America is facing the possibility of being dragged into a cauldron of conflict with a powerful country it has long viewed with deep suspicion and hostility.
The President huddled with his advisers in the White House. Then came his tweet that suggested that Iran’s missile salvo had not been been as destructive as feared.
It raises the possibility that President Trump may not feel compelled to respond with a bombing raid or missile attack on Iranian targets, a further escalation that would put the two nations on an irreversible path to war.
But this remains a supremely dangerous moment. It is likely the last opportunity to pull out of the cycle of escalation.

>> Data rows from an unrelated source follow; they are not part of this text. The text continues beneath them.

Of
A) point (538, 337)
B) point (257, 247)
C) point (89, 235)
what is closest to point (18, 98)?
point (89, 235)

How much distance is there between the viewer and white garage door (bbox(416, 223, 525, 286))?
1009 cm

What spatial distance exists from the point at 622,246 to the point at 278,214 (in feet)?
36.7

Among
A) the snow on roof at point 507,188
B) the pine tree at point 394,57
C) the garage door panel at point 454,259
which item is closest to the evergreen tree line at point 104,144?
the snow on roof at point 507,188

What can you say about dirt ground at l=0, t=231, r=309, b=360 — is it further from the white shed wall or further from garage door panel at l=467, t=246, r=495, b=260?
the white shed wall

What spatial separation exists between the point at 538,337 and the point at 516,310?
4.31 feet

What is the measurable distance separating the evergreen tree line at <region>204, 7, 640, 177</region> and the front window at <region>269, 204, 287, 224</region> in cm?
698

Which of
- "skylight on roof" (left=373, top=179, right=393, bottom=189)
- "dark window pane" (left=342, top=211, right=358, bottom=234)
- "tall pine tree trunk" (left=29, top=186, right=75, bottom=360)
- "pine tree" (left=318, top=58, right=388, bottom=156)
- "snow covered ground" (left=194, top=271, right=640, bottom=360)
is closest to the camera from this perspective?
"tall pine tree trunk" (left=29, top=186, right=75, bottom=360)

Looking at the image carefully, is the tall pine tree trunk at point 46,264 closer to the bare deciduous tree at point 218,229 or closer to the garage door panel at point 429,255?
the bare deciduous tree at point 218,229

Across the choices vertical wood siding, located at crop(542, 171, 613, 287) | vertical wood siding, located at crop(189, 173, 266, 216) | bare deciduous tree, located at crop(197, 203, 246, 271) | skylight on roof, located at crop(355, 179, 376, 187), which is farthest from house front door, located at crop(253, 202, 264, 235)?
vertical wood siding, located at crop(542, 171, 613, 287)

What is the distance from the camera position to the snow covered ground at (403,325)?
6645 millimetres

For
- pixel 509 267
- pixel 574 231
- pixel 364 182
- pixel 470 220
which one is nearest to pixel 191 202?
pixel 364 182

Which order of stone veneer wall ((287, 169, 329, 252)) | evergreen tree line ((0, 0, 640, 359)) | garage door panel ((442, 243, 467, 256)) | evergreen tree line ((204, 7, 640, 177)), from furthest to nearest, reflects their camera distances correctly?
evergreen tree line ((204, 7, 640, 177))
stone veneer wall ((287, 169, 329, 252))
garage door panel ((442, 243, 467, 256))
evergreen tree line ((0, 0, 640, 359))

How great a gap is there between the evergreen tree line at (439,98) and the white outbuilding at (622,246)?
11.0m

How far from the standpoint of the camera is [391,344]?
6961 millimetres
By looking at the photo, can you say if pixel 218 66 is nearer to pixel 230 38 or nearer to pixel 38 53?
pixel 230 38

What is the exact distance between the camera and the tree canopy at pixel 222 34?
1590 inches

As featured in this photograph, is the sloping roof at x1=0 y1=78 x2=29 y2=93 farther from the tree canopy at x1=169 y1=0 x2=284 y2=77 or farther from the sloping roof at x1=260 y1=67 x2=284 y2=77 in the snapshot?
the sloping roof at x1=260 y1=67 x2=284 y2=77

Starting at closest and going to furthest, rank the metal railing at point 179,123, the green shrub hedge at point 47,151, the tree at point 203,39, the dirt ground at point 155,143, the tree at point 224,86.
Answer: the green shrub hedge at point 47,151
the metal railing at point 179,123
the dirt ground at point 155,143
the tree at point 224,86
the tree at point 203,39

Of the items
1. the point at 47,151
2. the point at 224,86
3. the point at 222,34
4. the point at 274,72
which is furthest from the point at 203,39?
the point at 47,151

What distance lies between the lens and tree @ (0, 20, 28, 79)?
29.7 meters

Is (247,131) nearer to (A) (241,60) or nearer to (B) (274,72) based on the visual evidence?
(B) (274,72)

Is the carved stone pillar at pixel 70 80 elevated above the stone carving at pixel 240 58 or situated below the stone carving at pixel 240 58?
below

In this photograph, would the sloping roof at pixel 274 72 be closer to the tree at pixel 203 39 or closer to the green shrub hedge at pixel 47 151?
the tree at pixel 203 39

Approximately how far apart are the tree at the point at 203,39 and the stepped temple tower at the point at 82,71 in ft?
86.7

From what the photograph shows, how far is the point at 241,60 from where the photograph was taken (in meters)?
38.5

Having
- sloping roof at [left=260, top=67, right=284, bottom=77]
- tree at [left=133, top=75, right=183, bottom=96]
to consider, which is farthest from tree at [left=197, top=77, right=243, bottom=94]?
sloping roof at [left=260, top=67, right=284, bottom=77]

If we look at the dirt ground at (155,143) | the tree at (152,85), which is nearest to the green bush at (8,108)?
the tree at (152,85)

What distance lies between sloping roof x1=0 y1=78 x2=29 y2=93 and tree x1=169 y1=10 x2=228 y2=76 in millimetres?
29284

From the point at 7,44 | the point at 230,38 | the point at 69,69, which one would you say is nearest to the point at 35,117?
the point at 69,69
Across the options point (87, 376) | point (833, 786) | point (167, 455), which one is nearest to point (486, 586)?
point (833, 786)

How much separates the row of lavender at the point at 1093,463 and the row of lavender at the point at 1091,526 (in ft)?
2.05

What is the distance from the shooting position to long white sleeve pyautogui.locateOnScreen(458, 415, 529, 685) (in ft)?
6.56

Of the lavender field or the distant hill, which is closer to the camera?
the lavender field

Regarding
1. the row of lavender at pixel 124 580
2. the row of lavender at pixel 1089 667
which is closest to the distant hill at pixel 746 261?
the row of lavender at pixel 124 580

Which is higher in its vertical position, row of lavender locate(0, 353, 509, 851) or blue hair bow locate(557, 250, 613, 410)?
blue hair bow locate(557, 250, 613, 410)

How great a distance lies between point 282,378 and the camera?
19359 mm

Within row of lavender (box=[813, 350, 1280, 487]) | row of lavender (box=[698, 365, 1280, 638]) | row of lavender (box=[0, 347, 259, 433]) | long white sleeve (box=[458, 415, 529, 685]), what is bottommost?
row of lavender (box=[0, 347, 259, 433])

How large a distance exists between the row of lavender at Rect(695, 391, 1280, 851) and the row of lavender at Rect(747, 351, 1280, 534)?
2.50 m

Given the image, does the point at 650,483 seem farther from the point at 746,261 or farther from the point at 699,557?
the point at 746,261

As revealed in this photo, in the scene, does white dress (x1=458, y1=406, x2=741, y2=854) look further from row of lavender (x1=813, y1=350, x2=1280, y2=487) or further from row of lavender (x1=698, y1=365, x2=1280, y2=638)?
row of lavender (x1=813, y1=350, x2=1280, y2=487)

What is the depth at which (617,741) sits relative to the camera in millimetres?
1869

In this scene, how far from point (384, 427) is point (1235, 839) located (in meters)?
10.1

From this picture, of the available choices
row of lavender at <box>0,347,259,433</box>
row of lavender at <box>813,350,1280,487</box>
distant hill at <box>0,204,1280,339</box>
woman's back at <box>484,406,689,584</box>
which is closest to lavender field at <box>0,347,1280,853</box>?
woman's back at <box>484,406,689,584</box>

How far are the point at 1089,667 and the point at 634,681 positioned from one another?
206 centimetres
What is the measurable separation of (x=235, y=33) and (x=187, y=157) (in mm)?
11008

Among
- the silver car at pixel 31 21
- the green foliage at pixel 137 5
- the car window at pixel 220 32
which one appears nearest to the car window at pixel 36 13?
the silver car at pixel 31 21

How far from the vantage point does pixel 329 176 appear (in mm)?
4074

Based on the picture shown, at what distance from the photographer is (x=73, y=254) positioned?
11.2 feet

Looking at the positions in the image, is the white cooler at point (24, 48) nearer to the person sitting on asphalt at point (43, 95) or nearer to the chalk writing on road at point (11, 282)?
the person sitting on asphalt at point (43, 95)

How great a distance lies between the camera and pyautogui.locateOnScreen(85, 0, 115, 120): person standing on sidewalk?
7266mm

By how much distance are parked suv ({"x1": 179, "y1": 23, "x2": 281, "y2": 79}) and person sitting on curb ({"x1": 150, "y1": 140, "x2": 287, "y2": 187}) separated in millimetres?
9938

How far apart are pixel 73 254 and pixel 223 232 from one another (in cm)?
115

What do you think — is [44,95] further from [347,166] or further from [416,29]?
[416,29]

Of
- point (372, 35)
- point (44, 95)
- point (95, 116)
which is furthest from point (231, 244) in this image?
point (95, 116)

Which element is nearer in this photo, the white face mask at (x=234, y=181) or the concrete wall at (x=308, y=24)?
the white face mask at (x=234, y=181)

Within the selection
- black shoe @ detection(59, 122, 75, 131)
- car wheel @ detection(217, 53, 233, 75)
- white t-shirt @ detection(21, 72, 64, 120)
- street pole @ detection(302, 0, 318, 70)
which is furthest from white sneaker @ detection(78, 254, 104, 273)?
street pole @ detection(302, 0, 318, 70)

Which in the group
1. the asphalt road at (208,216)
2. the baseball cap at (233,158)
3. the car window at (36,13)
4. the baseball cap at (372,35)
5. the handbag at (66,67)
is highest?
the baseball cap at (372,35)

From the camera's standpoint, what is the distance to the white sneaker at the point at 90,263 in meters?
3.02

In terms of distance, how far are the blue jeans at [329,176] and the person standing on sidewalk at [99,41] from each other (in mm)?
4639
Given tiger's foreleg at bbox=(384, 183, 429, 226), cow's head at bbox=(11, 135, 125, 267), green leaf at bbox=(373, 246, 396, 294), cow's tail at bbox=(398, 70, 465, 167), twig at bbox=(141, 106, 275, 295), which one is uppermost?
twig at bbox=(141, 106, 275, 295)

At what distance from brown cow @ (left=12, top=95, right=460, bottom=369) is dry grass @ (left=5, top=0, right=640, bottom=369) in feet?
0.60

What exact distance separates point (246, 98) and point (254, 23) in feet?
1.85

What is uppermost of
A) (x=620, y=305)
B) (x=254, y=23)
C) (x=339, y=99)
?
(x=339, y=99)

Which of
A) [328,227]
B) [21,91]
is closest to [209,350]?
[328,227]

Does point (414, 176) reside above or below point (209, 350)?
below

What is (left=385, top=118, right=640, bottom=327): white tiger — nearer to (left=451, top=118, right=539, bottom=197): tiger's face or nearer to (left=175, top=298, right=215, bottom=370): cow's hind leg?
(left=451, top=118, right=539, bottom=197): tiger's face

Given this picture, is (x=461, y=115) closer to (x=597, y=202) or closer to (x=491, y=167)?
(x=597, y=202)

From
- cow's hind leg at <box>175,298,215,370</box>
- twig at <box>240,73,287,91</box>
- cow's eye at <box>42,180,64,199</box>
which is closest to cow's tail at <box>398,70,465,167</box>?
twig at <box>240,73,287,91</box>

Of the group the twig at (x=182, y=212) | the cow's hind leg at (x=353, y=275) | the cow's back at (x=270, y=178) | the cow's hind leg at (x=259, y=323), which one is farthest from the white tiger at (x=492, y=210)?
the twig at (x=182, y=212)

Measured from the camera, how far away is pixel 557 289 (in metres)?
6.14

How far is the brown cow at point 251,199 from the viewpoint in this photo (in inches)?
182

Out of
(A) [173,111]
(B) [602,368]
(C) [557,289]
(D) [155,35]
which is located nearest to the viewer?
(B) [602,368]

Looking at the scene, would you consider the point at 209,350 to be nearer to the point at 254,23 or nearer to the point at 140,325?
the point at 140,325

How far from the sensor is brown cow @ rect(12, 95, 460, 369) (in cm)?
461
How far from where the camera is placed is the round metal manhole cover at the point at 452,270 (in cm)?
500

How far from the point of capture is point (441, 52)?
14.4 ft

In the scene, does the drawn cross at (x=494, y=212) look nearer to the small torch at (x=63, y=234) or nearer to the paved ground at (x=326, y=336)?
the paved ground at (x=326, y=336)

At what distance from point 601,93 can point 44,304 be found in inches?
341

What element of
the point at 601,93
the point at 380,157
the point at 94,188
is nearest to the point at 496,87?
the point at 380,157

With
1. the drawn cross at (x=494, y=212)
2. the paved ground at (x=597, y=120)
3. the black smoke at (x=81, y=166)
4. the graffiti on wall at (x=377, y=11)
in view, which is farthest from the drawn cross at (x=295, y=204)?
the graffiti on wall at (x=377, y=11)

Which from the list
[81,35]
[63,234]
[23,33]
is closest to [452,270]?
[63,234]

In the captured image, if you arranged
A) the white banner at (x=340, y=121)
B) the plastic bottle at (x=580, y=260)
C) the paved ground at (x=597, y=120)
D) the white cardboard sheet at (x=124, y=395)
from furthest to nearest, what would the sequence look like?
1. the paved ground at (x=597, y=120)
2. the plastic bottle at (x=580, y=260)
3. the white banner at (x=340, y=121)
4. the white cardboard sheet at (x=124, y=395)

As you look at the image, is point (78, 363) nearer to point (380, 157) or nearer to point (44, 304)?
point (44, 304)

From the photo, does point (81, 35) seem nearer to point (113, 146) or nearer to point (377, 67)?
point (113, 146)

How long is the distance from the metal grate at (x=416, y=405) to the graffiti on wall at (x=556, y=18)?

Will the regime in Iran now feel Qassem Suleimani’s death has been sufficiently avenged? Will the White House be able to argue that deterrence has been established without a military response?
The Iranians have offered - in a striking combination of military aggression and diplomacy - an olive branch of sorts. The Foreign Minister Javad Zarif tweeted that the attack had concluded.
The next few hours will determine whether President Trump is able to show strategic restraint and whether Iran can hold back its proxies and militias across the region.
The world is watching to see whether two proud and unpredictable nations, with erratic leaders, can avoid the open warfare that would lead to cascading and catastrophic consequences across the Middle East.
The stakes could not be higher. This moment requires either Iran or the United States to step off the ladder of escalation, even at the cost of looking weak.
Will President Trump find the courage to do so? Every American President eventually faces a single, fateful decision that will define their legacy. This morning, almost exactly three years after he became Commander-in-Chief, Donald Trump faces that moment.